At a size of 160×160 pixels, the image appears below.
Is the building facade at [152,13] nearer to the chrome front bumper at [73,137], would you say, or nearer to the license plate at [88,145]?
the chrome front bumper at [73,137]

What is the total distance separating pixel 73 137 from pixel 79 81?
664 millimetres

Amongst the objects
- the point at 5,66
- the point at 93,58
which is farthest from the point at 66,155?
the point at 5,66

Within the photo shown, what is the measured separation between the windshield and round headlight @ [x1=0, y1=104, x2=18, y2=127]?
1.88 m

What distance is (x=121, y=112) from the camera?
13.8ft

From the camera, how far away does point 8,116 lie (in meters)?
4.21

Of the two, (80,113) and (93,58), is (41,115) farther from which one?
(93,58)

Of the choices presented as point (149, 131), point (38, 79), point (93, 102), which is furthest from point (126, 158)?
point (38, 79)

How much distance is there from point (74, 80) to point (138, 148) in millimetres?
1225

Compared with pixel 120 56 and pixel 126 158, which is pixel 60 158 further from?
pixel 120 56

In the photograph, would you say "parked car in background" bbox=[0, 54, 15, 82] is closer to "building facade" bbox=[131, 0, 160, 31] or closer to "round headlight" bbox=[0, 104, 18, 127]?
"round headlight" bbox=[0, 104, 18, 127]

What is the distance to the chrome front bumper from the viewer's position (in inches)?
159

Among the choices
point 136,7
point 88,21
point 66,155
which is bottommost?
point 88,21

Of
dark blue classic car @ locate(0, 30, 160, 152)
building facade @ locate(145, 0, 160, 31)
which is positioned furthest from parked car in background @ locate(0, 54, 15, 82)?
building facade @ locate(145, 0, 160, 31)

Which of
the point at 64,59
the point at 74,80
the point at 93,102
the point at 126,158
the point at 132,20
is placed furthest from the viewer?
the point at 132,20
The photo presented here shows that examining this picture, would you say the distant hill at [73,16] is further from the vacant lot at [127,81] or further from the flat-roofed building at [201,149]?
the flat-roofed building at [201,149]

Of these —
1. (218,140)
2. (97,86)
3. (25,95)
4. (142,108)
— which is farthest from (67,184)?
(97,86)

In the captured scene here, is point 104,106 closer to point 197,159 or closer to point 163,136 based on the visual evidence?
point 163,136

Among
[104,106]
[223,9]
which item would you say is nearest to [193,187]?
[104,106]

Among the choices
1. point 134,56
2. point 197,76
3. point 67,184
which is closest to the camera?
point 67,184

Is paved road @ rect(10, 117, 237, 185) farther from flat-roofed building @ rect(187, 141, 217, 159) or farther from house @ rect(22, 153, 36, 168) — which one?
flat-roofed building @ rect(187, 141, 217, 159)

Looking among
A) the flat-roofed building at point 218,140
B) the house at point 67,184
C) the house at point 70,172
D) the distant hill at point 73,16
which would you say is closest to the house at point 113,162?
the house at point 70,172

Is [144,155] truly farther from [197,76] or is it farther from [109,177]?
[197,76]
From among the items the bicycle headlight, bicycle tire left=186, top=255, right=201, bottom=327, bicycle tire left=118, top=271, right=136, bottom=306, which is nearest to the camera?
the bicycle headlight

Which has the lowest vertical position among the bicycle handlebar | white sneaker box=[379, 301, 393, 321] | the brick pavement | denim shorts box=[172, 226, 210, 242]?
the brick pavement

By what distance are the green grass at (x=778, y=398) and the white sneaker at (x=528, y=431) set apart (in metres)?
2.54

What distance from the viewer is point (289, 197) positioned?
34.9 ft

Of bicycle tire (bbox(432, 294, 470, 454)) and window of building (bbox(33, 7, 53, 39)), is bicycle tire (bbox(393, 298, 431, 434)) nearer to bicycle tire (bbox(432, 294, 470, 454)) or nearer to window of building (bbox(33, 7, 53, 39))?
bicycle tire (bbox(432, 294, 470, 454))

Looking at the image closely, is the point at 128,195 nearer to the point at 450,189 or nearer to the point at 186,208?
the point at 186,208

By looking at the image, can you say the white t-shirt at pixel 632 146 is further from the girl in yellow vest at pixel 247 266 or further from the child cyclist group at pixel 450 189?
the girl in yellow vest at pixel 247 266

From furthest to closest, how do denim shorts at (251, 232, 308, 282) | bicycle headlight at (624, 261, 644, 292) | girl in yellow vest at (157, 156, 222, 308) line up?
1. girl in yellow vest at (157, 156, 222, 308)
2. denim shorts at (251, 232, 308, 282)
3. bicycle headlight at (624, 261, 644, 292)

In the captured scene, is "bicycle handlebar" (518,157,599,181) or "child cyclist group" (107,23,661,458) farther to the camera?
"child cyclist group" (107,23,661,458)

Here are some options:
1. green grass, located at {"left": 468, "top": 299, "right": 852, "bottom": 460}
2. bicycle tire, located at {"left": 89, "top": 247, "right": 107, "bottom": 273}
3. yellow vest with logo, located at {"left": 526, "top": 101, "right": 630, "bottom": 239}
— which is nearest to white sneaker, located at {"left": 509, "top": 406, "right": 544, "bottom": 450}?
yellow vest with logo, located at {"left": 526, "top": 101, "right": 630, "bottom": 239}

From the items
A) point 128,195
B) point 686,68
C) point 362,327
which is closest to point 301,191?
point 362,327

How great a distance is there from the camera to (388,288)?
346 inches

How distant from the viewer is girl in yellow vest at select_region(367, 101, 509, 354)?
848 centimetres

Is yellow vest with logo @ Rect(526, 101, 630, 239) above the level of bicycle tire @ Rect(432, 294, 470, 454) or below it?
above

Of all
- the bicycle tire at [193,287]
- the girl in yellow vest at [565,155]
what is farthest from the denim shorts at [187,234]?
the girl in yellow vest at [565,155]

◆ The problem
Rewrite the material from its start through the line containing "664 millimetres", putting "number plate" in place of "license plate" and changing nothing else.

◆ Solution to this problem
At a size of 160×160 pixels, the image appears below.
Is the building facade at [152,13] nearer to the chrome front bumper at [73,137], would you say, or nearer to the number plate at [88,145]?
the chrome front bumper at [73,137]

What is the total distance separating pixel 73 137 from pixel 79 81?
664 millimetres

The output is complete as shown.